◆ Short exercise: Write out the material again exactly, please, and omit the pictures.
───
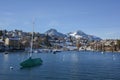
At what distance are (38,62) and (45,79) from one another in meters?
33.4

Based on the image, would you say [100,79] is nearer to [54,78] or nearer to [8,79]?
[54,78]

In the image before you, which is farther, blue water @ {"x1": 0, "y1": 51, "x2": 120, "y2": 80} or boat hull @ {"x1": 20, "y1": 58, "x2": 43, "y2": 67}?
boat hull @ {"x1": 20, "y1": 58, "x2": 43, "y2": 67}

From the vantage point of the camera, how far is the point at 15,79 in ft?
170

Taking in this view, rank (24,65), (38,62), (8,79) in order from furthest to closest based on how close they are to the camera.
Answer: (38,62), (24,65), (8,79)

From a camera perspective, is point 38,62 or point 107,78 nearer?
point 107,78

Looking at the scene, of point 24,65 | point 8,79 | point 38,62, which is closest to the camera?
───
◆ Worked solution:
At what distance are (38,62) and (45,79) from one another in meters?
33.4

Based on the image, would you say [100,79] is nearer to [54,78] or nearer to [8,79]?
[54,78]

In the image before you, which is farther, blue water @ {"x1": 0, "y1": 51, "x2": 120, "y2": 80} or boat hull @ {"x1": 20, "y1": 58, "x2": 43, "y2": 67}?
boat hull @ {"x1": 20, "y1": 58, "x2": 43, "y2": 67}

From the vantage point of the camera, how far is the point at 15,79 in ft?
170

Taking in this view, rank (24,65), (38,62), (8,79) in order from furthest to closest based on how close they are to the camera.
Answer: (38,62), (24,65), (8,79)

From a camera perspective, is point 38,62 or point 107,78 nearer?
point 107,78

Looking at the scene, of point 24,65 | point 8,79 | point 38,62, which is closest to the camera?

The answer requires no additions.